Given a string str[] of size N, the task is to encode it in such a way that the last occurrence of each character occurs as long as its position in its family. As ‘a’ is the first character of its family (lower case alphabet), so it will remain ‘a’, but ‘b’ becomes ‘bb’, ‘D’ becomes ‘DDDD’ and so on. In case of numeric characters, the character occurs as many times as its value. As ‘1’ remains ‘1’, ‘2’ becomes ’22’, ‘0’ becomes ” and so on. But other than the last occurrence of a character, the rest must remain as they are. The characters other than (a-z), (A-Z), and (0-9), remain unaffected by such encoding.
Examples:
Input: str = “3bC”
Output: 333bbCCC
Explanation: In the given string, no character is repeated, hence all characters have one occurrence which is obviously their last. So every character will be encoded. As ‘3’ is a numeric character having the value 3 so it will occur thrice in the resultant string. ‘b’ is the second character of its family, so it will occur twice. And ‘C’ is the third capital character, hence it will occur three times.Input: str = “Ea2, 0, E”
Output: Ea22,, EEEEE
Explanation: ‘E’ at the beginning isn’t its last occurrence in the string, thus it will remain as it is in the resultant string. While ‘a’ and ‘2’ are their only and last occurrences in the string, they will be changed to ‘a’ and ’22’ respectively. The characters ‘, ‘ and ‘ ‘ will remain unaffected. And ‘0’ will also be changed to ”.
Approach: Traverse the string and keep track of the latest occurrence of each character using hashing and then encode for the last occurrence.
Follow the steps below to solve the problem:
- Initialize the variable string res as an empty string to store the result.

Given records:
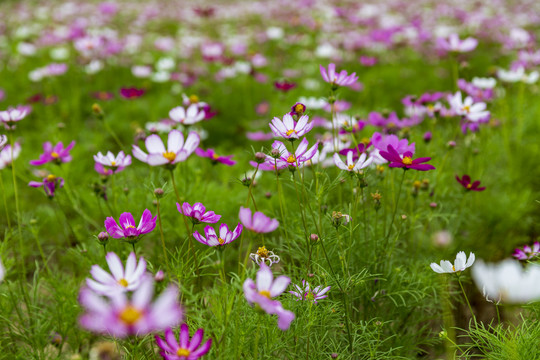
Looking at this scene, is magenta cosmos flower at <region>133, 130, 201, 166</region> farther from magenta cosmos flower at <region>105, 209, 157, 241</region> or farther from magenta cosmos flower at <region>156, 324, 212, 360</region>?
magenta cosmos flower at <region>156, 324, 212, 360</region>

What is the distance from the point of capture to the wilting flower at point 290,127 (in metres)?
1.04

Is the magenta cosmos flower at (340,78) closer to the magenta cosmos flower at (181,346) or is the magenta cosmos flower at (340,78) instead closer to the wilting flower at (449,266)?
the wilting flower at (449,266)

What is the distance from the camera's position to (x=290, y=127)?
1.08 metres

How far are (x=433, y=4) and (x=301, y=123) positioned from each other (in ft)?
23.2

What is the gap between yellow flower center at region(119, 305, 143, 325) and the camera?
0.57 meters

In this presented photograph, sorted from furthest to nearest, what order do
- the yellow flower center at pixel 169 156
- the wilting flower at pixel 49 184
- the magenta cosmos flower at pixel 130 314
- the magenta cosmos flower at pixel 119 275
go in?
the wilting flower at pixel 49 184 < the yellow flower center at pixel 169 156 < the magenta cosmos flower at pixel 119 275 < the magenta cosmos flower at pixel 130 314

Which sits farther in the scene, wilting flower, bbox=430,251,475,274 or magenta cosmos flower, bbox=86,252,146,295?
wilting flower, bbox=430,251,475,274

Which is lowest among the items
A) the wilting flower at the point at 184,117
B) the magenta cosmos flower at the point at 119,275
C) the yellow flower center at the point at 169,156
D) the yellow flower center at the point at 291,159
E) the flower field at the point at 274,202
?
the flower field at the point at 274,202

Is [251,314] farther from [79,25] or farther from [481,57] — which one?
[481,57]

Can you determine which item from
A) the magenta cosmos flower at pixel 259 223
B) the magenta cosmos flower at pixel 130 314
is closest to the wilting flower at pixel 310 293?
the magenta cosmos flower at pixel 259 223

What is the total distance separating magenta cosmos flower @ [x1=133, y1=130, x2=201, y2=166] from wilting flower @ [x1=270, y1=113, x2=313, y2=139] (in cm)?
20

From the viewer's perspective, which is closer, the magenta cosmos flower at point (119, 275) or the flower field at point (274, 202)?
the magenta cosmos flower at point (119, 275)

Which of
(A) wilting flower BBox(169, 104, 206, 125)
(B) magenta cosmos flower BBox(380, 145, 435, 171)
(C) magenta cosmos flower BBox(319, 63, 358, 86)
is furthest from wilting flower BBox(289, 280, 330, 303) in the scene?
(A) wilting flower BBox(169, 104, 206, 125)

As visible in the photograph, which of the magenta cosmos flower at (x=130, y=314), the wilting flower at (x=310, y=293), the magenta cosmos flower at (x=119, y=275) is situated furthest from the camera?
the wilting flower at (x=310, y=293)
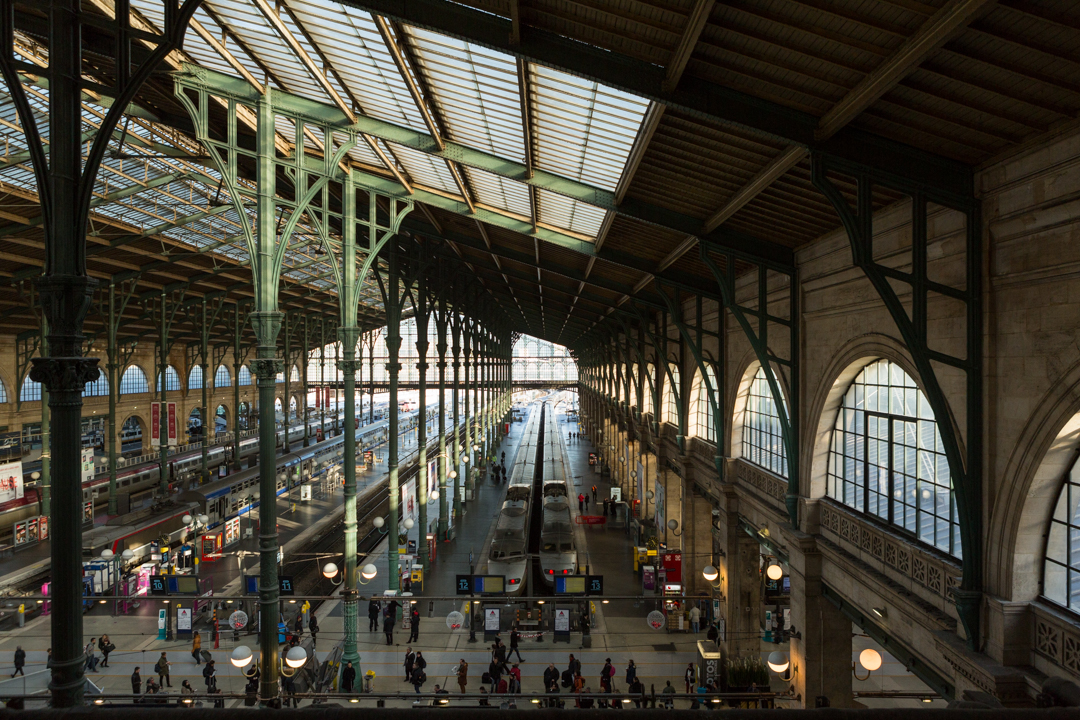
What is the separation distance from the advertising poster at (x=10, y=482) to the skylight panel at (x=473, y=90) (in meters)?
27.8

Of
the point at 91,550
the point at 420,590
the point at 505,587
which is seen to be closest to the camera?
the point at 505,587

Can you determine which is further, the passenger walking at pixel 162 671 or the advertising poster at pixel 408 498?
the advertising poster at pixel 408 498

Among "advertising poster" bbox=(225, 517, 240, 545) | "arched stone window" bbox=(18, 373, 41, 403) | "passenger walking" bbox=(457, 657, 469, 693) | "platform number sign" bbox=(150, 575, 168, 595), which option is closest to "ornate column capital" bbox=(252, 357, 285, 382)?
"passenger walking" bbox=(457, 657, 469, 693)

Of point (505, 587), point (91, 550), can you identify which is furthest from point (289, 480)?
point (505, 587)

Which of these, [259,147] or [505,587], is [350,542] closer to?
[505,587]

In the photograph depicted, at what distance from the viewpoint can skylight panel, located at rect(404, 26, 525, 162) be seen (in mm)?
9844

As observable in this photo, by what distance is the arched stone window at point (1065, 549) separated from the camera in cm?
728

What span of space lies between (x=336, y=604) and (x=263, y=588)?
43.9 ft

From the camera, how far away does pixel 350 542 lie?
58.0ft

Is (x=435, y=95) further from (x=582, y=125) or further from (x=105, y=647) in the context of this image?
(x=105, y=647)

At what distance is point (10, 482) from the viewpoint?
2923 centimetres

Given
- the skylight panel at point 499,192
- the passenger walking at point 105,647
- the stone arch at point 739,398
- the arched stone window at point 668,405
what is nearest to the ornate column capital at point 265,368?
the skylight panel at point 499,192

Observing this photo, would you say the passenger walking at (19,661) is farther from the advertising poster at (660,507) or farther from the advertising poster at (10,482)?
the advertising poster at (660,507)

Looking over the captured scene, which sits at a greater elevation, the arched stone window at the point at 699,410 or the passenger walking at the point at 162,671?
the arched stone window at the point at 699,410
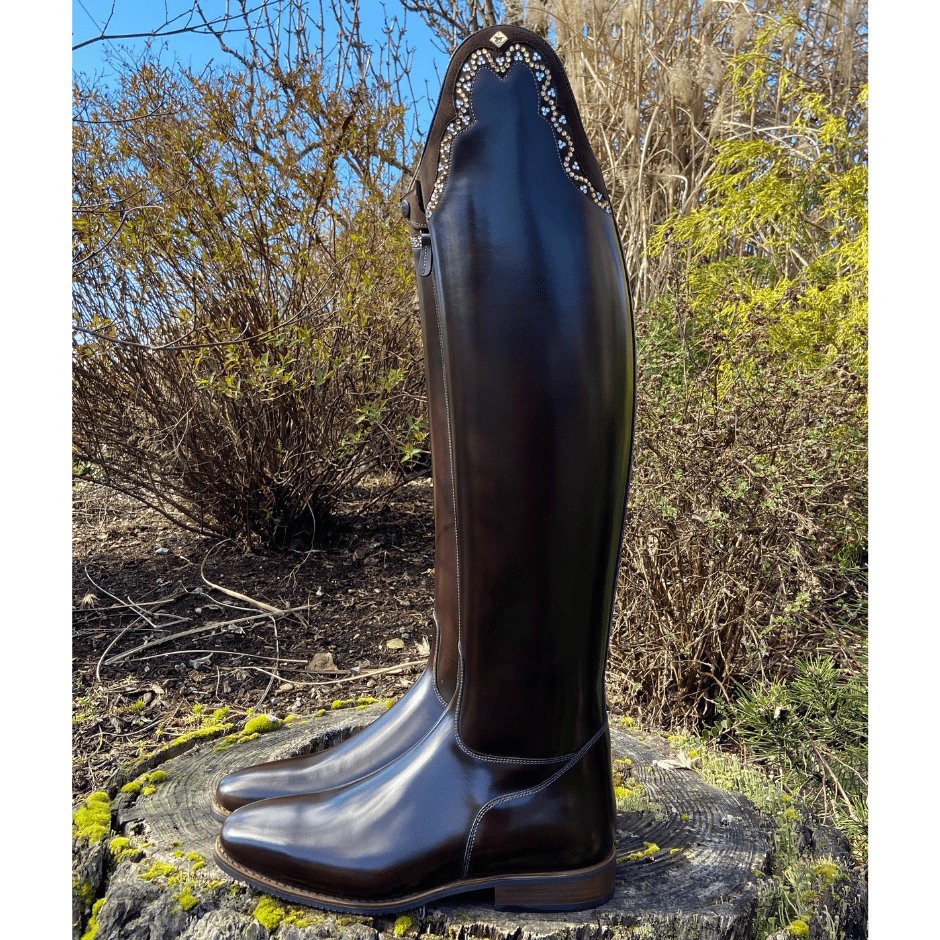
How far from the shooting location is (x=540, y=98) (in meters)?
0.97

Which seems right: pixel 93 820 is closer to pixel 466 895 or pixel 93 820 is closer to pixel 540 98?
pixel 466 895

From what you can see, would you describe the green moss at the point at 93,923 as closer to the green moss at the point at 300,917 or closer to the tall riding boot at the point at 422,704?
the tall riding boot at the point at 422,704

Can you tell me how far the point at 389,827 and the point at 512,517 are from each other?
0.41 metres

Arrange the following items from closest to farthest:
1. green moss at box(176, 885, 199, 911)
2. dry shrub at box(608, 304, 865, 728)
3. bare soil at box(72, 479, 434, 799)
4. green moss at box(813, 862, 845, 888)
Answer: green moss at box(176, 885, 199, 911), green moss at box(813, 862, 845, 888), dry shrub at box(608, 304, 865, 728), bare soil at box(72, 479, 434, 799)

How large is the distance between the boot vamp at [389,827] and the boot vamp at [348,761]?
5.5 inches

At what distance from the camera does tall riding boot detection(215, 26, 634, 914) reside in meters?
0.95

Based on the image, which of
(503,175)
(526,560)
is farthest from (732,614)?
(503,175)

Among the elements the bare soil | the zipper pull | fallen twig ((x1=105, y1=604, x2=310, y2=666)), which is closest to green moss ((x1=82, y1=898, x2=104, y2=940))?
the bare soil

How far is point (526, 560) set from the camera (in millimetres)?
972

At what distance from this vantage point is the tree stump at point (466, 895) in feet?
3.28

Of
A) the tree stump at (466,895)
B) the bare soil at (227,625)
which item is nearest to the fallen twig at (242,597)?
the bare soil at (227,625)

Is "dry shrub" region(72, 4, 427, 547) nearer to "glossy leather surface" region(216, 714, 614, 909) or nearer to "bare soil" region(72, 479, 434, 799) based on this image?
"bare soil" region(72, 479, 434, 799)

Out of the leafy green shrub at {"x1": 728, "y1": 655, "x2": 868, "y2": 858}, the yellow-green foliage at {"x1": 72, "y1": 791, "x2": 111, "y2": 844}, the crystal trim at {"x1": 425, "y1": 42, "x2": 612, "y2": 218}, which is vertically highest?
the crystal trim at {"x1": 425, "y1": 42, "x2": 612, "y2": 218}

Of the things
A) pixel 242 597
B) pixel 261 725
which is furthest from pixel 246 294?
pixel 261 725
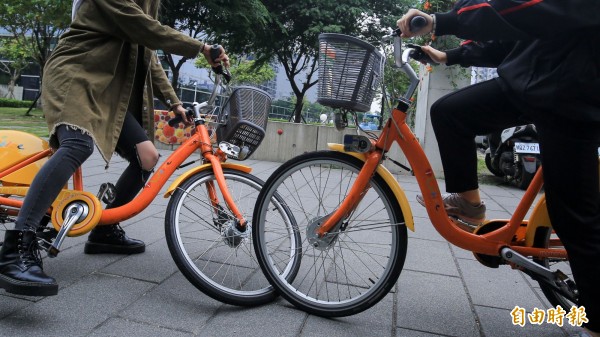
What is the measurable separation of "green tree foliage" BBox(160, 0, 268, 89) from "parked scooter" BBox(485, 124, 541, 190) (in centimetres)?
838

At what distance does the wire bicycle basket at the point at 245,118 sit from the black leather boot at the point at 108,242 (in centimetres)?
98

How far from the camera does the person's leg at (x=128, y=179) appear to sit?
8.21ft

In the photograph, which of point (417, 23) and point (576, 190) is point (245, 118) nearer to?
point (417, 23)

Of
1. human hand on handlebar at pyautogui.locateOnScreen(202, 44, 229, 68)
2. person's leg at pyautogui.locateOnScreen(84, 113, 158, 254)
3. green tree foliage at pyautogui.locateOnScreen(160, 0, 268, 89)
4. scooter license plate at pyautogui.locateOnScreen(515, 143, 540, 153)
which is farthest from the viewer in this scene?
green tree foliage at pyautogui.locateOnScreen(160, 0, 268, 89)

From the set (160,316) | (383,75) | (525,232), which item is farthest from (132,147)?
(525,232)

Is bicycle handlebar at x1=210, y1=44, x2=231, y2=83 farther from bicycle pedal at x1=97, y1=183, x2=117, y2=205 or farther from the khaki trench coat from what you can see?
bicycle pedal at x1=97, y1=183, x2=117, y2=205

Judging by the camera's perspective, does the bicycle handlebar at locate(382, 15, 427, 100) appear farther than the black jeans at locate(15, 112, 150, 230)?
No

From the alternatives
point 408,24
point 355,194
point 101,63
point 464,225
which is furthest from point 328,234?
point 101,63

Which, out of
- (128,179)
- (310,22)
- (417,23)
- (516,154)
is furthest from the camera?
(310,22)

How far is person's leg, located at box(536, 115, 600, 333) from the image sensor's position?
165 centimetres

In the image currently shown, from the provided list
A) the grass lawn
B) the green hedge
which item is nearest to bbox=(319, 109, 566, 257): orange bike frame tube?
the grass lawn

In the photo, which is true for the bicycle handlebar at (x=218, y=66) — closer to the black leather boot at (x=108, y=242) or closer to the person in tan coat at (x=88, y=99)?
the person in tan coat at (x=88, y=99)

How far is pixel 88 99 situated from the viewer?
221cm

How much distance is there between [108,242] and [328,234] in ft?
4.94
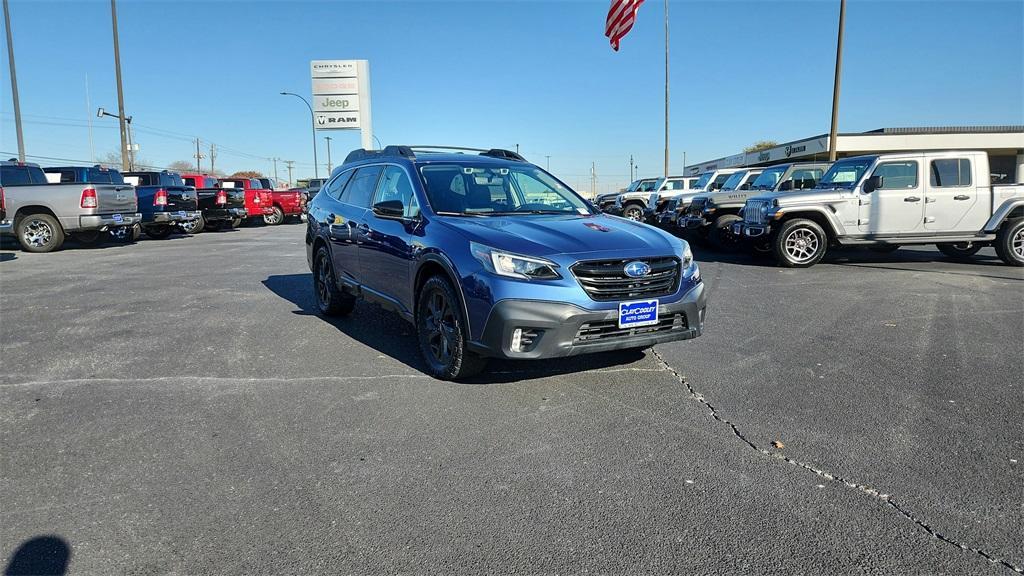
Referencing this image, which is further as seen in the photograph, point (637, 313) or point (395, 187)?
point (395, 187)

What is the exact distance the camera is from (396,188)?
5496mm

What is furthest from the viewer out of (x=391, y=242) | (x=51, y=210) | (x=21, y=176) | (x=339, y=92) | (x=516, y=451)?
(x=339, y=92)

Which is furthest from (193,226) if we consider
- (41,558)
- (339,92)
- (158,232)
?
(339,92)

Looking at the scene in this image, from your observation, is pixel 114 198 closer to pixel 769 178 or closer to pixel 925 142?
pixel 769 178

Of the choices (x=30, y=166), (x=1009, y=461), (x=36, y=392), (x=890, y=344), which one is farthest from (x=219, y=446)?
(x=30, y=166)

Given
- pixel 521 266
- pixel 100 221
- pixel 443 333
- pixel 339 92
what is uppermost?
pixel 339 92

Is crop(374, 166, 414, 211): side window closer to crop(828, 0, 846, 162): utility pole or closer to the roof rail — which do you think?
the roof rail

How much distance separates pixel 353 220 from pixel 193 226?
14.9 metres

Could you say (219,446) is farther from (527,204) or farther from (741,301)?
(741,301)

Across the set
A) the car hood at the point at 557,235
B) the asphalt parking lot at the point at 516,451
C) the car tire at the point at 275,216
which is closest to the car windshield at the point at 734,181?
the asphalt parking lot at the point at 516,451

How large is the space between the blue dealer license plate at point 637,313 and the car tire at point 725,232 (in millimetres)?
8521

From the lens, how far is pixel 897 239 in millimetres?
10492

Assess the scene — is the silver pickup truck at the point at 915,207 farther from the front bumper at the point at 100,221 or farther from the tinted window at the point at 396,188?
the front bumper at the point at 100,221

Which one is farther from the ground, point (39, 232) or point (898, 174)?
→ point (898, 174)
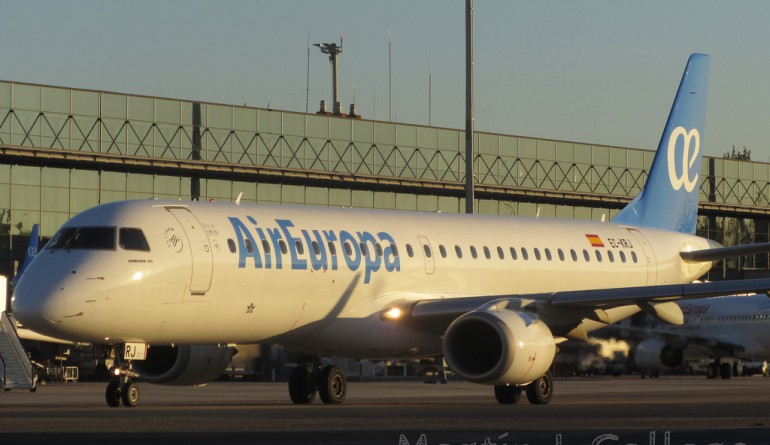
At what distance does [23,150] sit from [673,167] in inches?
994

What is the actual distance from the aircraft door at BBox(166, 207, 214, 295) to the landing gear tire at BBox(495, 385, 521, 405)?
6.60 meters

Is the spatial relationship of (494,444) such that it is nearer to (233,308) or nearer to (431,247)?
(233,308)

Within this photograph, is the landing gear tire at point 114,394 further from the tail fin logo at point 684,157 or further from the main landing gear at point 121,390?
the tail fin logo at point 684,157

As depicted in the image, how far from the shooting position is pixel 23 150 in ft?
174

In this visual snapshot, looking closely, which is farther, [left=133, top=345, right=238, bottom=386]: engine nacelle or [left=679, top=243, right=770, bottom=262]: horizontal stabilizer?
[left=679, top=243, right=770, bottom=262]: horizontal stabilizer

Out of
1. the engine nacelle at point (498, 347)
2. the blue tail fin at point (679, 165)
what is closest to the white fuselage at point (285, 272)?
the engine nacelle at point (498, 347)

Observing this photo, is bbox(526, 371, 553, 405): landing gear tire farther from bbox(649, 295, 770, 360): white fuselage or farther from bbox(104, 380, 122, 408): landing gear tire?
bbox(649, 295, 770, 360): white fuselage

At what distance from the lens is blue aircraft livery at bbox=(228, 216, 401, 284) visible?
1028 inches

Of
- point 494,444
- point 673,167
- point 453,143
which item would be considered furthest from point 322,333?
point 453,143

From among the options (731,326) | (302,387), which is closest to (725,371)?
(731,326)

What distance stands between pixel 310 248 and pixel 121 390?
15.5ft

What you need to do:
**A.** Decide whether each statement agrees with the string-encoding problem above. Answer yes or no for each, and quote the deciding words from that text. (i) Characters outside a-z, A-Z and 0-9 are left unchanged by the encoding. (ii) In the second example, the first ‘E’ is expanded to five copies. (iii) The approach records the latest occurrence of each character by hashing.
**B.** Please go on with the string-encoding problem, beginning right after its final step.

Answers to the tasks:
**A.**
(i) Yes: "The characters other than (a-z), (A-Z), and (0-9), remain unaffected by such encoding."
(ii) No: "‘E’ at the beginning isn’t its last occurrence in the string, thus it will remain as it is in the resultant string."
(iii) Yes: "keep track of the latest occurrence of each character using hashing"

**B.**
- Initialize the arrays small and capital of size 26 and num of size 10 with 0 to store the last occurrence of any character in the string str[].
-
Iterate over the range [0, N] using the variable i and performing the following tasks:
- If str[i] is greater than equal to ‘0’ and less than equal to ‘9’, then set the value of num[str[i] – ‘0’] as i.
- Else If str[i] is greater than equal to ‘a’ and less than equal to ‘z’, then set the value of small[str[i] – ‘a’] as i.
- Else If str[i] is greater than equal to ‘A’ and less than equal to ‘Z’, then set the value of capital[str[i] – ‘A’] as i.
-
Iterate over the range [0, N] using the variable i and performing the following tasks:
- If str[i] is greater than equal to ‘0’ and less than equal to ‘9’ and num[str[i]-‘0’] is equal to i, then initialize the variable occur as str[i]-‘0’ and append str[i] in the resultant string res, occur number of times.
- Else If str[i] is greater than equal to ‘a’ and less than equal to ‘z’ and small[str[i]-‘a’] is equal to i, then initialize the variable occur as str[i]-‘a’ and append str[i] in the resultant string res, occur number of times.
- Else If str[i] is greater than equal to ‘A’ and less than equal to ‘Z’ and capital[str[i]-‘0’] is equal to i, then initialize the variable occur as str[i]-‘A’ and append str[i] in the resultant string res, occur number of times.
- Else, append str[i] in the resultant string res.
- After performing the above steps, print the string res as the answer.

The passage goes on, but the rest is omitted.